> **Given exercise 1**
In the comment thread, condense the paragraph that begins "The point I was trying to make" into a short list that keeps its main facts.
> **Given exercise 2**
Write the next part of the comment thread, following on from its final comment.

> **Excerpt**

151. David Collard says:

September 20, 2012 at 2:54 am

The point I was trying to make is that there is nothing wrong with coining a new term like “female solipsism” based on words with existing meanings. When feminists coined the phrase “male chauvinist”, they were taking an existing word, chauvinist, which had originally referred to excessive patriotic pride, and applying it in the area of the politics of the personal. I see no reason why feminists should be able to do that, but men in our turn not be able to invent an expression like “female solipsism”

BTW, I understand that there is an essay, The Eternal Solipsism of the Female Mind, by the man who used to blog as In Mala Fide. IIRC, it appeared in a book he had published. I think it was called something like “The Eternal Solipsism of the Female Mind and Other Essays”. My apologies if this has already been mentioned.

152. Opus says:

September 20, 2012 at 3:08 am

Narcissism: Abnormal self-love or self-admiration – Gk

Solipsism: View that that the self is all that exists or can be known – L

That is what my Pocket Oxford Dictionary tells me.

Hume was an Empiricist.

Kant (who never read the Treatise) said that Hume raised him from his dogmatic Slumbers.

It was Susan Walsh who used the word Solipsism.

Certain posters here – thanks for the better-educated-than-thou put-down.

153. Opus says:

September 20, 2012 at 3:19 am

ps

The word Solipsism derives from the latin word Solus – how dare those Idealists Philosophers adapt a perfectly good Latin word.

154. FuriousFerret says:

September 20, 2012 at 3:42 am

Susan Walsh writes to young women. Hasn’t everybody figured that out by now?

It seems that her agenda is to simply to help college aged women take control of the marriage market place. She certainly doesn’t seem have men’s best interests at heart. Her goal is for women to marry beta providers so they can support feminine wishes and desires.

She only supports men when it serves her purposes. I don’t know why any guy would take advice from her. She’s almost as bad as some newspaper relationship expert.

> **Dataset**
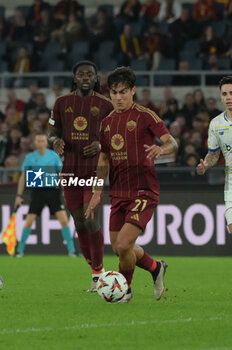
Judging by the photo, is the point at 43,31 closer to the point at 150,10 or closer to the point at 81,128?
the point at 150,10

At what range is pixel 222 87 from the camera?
31.6 ft

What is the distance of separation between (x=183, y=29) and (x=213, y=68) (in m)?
1.37

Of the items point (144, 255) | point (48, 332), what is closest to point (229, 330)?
point (48, 332)

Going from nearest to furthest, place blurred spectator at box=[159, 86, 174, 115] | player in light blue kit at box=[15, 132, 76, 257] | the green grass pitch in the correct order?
the green grass pitch
player in light blue kit at box=[15, 132, 76, 257]
blurred spectator at box=[159, 86, 174, 115]

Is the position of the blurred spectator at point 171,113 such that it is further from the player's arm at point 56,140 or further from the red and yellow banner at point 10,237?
the player's arm at point 56,140

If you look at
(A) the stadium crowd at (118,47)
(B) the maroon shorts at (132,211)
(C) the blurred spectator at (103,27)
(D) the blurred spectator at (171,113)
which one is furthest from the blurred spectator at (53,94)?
(B) the maroon shorts at (132,211)

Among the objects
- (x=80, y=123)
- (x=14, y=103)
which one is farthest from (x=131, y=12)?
(x=80, y=123)

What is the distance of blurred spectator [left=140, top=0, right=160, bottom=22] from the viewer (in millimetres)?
22622

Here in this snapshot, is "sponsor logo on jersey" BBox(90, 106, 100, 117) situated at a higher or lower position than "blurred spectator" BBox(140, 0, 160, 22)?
lower

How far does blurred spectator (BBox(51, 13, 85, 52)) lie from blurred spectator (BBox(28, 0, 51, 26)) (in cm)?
103

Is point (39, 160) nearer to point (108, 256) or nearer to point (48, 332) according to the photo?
point (108, 256)

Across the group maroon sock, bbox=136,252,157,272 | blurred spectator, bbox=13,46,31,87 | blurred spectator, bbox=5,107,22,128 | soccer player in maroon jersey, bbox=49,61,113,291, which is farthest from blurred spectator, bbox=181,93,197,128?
maroon sock, bbox=136,252,157,272

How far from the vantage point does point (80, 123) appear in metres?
10.3

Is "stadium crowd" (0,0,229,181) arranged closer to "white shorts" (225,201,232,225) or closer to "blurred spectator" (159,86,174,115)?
"blurred spectator" (159,86,174,115)
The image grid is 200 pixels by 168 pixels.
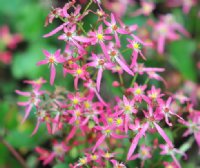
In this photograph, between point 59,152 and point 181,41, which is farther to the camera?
point 181,41

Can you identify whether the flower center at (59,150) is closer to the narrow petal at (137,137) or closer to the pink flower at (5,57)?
the narrow petal at (137,137)

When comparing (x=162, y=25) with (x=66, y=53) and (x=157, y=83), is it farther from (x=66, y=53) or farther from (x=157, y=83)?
(x=66, y=53)

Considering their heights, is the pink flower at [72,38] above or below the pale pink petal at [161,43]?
above

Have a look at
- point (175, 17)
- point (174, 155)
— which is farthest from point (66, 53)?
point (175, 17)

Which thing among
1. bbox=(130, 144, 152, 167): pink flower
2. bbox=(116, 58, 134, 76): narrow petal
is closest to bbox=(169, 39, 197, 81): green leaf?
bbox=(130, 144, 152, 167): pink flower

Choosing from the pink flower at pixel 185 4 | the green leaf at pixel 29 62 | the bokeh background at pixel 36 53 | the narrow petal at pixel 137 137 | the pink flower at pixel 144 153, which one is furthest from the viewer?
the pink flower at pixel 185 4

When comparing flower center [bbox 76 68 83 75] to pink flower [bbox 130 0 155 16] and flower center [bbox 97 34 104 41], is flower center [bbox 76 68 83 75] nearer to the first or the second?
flower center [bbox 97 34 104 41]

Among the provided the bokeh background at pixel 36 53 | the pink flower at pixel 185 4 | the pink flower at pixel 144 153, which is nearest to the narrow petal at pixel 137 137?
the pink flower at pixel 144 153

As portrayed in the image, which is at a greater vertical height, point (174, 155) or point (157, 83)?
point (157, 83)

> **Response 1**
- Coining a new term like "female solipsism" from words with existing meanings is acceptable.
- Feminists coined "male chauvinist" by taking "chauvinist," which originally referred to excessive patriotic pride, and applying it to the politics of the personal.
- The writer sees no reason feminists could do that while men could not invent an expression like "female solipsism."

> **Response 2**
Any evidence contrary to her agenda and she will basically just tune it out and pretend it doesn’t exist.

155. Dr. Jeremy says:

September 20, 2012 at 4:14 am

It is not uncommon to coin a new term, or modify the use of one, especially if it combines or encompasses a few related concepts. This allows a discipline or movement to express a complex group of ideas with one simple word or two. This assumes that there is a benefit to the new term – with all existing words and concepts unsuitable to adequately cover the idea. On the other hand, simply “making up words” can look a bit silly, especially if that group cares to converse with others outside it.

Having said that, a few psychological studies do encompass the word solipsistic/solipsism to refer to a focus on one’s own worldview and goals, to the exclusion of seeing the perspective of others. Kind of a “the world revolves around them” mindset. However, more studies use narcissism for a constellation of related concepts and behaviors. Yet others simply use words such as selfish, self-focused, or self-serving.

Thus far, I have used Solipsism for two reasons. First, it did have some small use in the literature. There was a very limited precedent. So, it was a legitimate use to me – although perhaps not the most common choice of words. Second, it had (perhaps a vague) established meaning and value within the Manosphere. It is helpful for group communication to use terms a movement is familiar with and has shared meaning about.

Moving forward, however, if the concept of Female Solipsism is an important one, further clarity is required. Some questions to consider:
1) What are the range of behaviors and concepts we are trying to explain and define? When one uses the term “Female Solipsism”, what specifically do they mean? What is the definition and operationalization of the term?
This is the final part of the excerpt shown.